Exercise description
The output must contain exactly the lines from the top of the listing below through the line containing "Image showing Cheerful", and no pictures.

Data section
"""

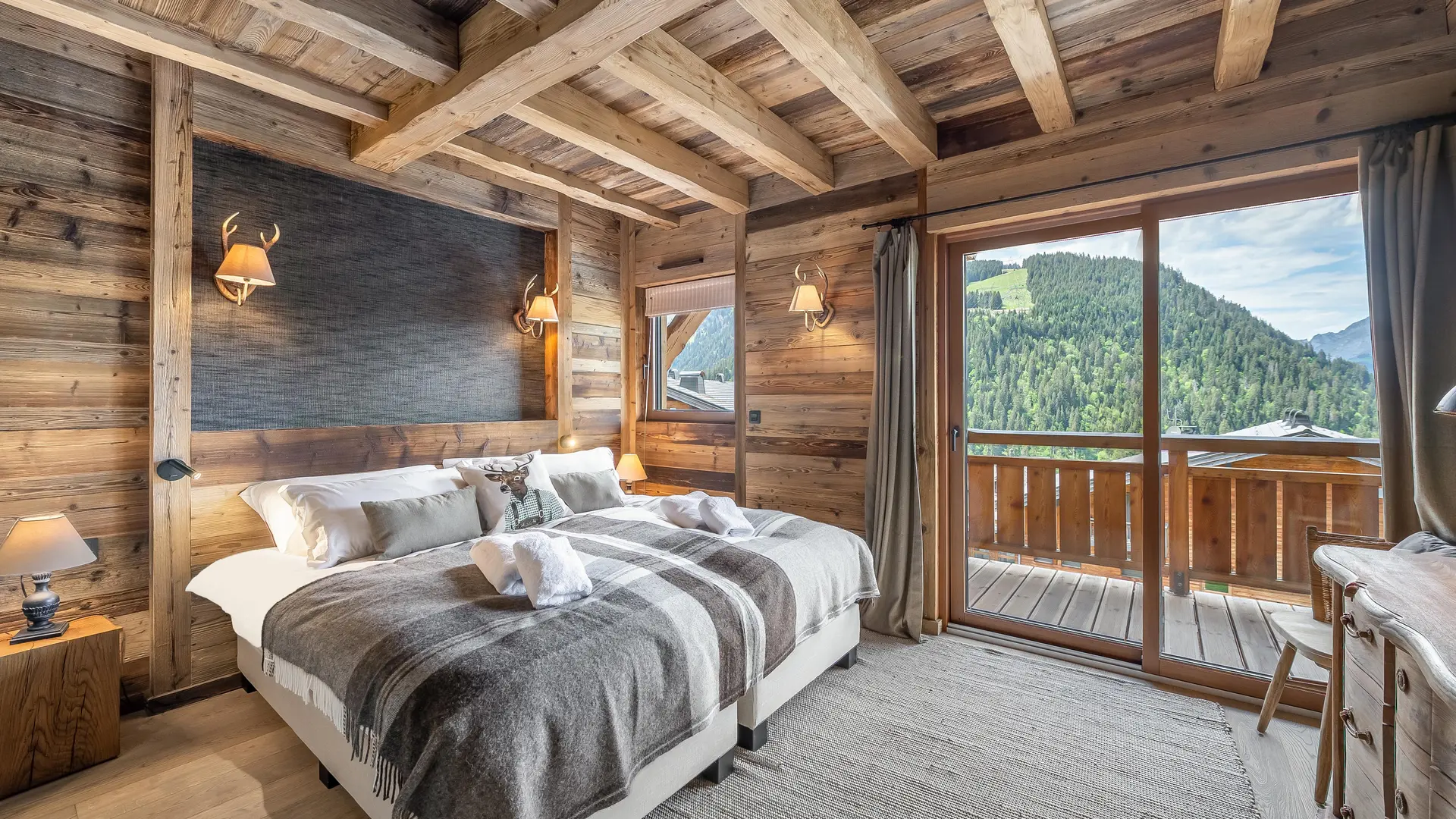 Chambre avec lits juemelés, décoration et ameublement très modernes, poutres apparentes, très lumineuse, accès balcon
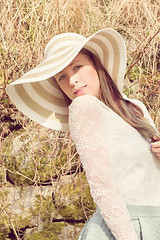 Image showing Cheerful fashionable woman in stylish hat and frock posing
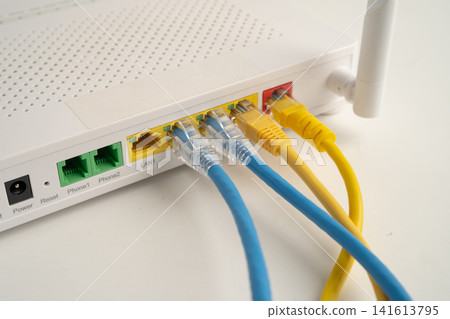 Ethernet cable with wireless router connect to internet service provider network. Ethernet cable with wireless router connect to internet service provider network. 141613795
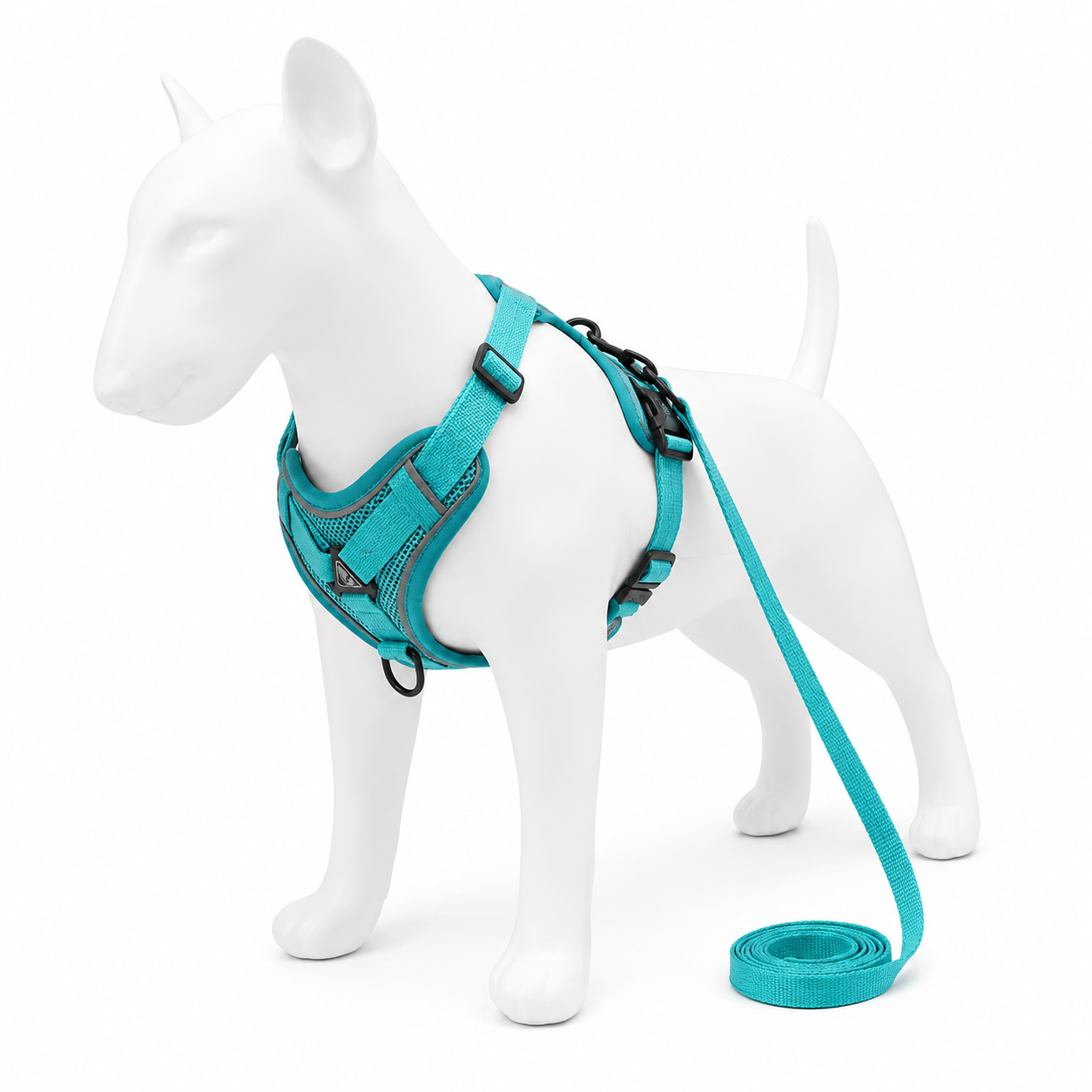 Teal dog harness and leash set on a white mannequin with a white background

"""

Written response
 Chambre avec lits juemelés, décoration et ameublement très modernes, poutres apparentes, très lumineuse, accès balcon
 Image showing Cheerful fashionable woman in stylish hat and frock posing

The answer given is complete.